At a press event held today in Seattle, Valve's Gabe Newell outlined the benchmark features integrated in Half-Life 2 and provided performance numbers comparing how the game will perform on various graphics cards. Newell endorsed ATI's graphics cards, which perform significantly better in the game, according to the provided performance scores. He also announced that the standalone Half-Life 2 benchmark will be available to the press on September 30.
Newell emphasized that Half-Life 2 has been developed as a DirectX 9 game, and said that it has taken Valve a large amount of additional effort to let Nvidia's range of DX9 cards play the game with DX9 effects enabled. Valve has created a special "mixed mode" option for Nvidia cards that substantially increases framerates for the high-end GeForce 5900 Ultra (from a score of roughly 30fps in the Half-Life 2 benchmark to a score of just under 50fps). However, Nvidia's less expensive cards, the GeForce 5200 Ultra and 5600 Ultra both post scores of just 10 to 15 frames per second in the same test. The provided test numbers were from a system equipped with a Pentium 4 2.8GHz processor.

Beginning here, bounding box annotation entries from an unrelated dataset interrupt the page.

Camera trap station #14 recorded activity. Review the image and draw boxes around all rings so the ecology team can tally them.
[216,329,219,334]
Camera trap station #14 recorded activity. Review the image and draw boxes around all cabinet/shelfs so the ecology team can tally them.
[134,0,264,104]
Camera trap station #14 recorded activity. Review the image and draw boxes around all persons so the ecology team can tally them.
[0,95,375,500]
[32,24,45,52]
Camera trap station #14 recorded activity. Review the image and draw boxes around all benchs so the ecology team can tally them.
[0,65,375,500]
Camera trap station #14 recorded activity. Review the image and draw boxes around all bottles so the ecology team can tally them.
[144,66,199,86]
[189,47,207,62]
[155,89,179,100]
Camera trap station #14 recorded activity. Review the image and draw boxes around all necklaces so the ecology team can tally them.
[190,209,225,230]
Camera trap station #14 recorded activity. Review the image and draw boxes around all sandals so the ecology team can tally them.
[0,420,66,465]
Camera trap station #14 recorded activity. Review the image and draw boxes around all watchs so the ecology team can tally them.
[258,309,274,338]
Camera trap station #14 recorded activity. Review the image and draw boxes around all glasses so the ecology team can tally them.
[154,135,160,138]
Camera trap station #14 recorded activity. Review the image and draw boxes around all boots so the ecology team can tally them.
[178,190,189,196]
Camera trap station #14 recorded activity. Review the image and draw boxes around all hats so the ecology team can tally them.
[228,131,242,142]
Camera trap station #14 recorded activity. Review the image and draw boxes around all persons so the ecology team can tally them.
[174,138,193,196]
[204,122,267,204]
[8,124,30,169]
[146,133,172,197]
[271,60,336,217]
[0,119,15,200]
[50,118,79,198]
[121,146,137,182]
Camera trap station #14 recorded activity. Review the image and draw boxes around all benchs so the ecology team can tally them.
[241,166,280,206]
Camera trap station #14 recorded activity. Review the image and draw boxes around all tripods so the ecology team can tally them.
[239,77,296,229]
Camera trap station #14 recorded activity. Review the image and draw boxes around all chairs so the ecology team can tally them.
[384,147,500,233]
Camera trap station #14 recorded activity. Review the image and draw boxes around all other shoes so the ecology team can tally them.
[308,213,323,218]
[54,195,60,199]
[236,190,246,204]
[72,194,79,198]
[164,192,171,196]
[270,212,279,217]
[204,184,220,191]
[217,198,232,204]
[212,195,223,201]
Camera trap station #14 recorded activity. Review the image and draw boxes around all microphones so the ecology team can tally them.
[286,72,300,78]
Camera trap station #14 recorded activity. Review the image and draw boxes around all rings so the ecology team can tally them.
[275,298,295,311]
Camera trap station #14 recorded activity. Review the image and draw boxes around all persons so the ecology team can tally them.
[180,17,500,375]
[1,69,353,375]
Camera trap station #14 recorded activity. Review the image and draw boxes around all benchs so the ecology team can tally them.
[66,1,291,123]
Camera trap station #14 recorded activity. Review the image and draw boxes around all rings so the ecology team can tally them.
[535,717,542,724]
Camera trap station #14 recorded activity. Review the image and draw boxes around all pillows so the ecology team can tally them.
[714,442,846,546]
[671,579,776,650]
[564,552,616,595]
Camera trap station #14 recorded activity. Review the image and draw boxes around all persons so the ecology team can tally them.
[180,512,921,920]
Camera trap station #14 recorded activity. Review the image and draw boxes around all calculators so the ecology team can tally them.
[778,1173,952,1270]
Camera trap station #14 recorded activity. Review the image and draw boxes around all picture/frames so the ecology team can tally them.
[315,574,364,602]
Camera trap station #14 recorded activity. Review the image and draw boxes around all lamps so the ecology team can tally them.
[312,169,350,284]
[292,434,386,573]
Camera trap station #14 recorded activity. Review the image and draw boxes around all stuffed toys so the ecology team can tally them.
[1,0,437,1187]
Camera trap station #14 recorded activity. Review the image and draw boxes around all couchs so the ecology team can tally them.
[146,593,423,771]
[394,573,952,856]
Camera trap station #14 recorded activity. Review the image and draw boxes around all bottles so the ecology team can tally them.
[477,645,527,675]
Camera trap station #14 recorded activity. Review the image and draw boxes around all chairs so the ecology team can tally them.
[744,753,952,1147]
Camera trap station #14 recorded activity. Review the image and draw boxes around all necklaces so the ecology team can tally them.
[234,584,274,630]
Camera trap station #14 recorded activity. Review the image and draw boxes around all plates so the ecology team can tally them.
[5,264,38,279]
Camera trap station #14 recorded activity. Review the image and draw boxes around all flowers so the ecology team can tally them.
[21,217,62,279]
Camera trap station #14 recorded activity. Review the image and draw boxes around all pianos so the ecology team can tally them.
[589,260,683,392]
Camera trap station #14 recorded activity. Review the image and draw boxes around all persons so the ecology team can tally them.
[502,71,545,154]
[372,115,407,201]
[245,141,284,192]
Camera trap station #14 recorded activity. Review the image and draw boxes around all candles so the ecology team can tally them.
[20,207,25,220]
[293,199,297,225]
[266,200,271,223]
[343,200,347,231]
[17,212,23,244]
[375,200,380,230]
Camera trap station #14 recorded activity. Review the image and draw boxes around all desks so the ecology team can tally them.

In comparison with the high-end Nvidia card, the ATI Radeon 9600 and 9800 Pro perform much better in the Half-Life 2 test's "full precision" mode. According to Newell's presentation, the GeForce 5900 Ultra scores 30fps in this test, whereas the Radeon 9600 Pro scores 48fps and the Radeon 9800 Pro scores just over 60fps.
The mainstream Nvidia cards post higher numbers when running in DirectX 8 mode, though it's yet unclear as to how this affects the game's visual quality. Scores for both the 5200 Ultra and 5600 Ultra are about 10fps higher in DX8 than DX9. This indicates that the more affordable cards in Nvidia's lineup have to be run in DirectX 8 mode to achieve playable performance of over 20 frames per second.
We'll post more details based on running our own tests with the Half-Life 2 benchmark soon, which should shed more light on how the cards perform at different resolutions and settings.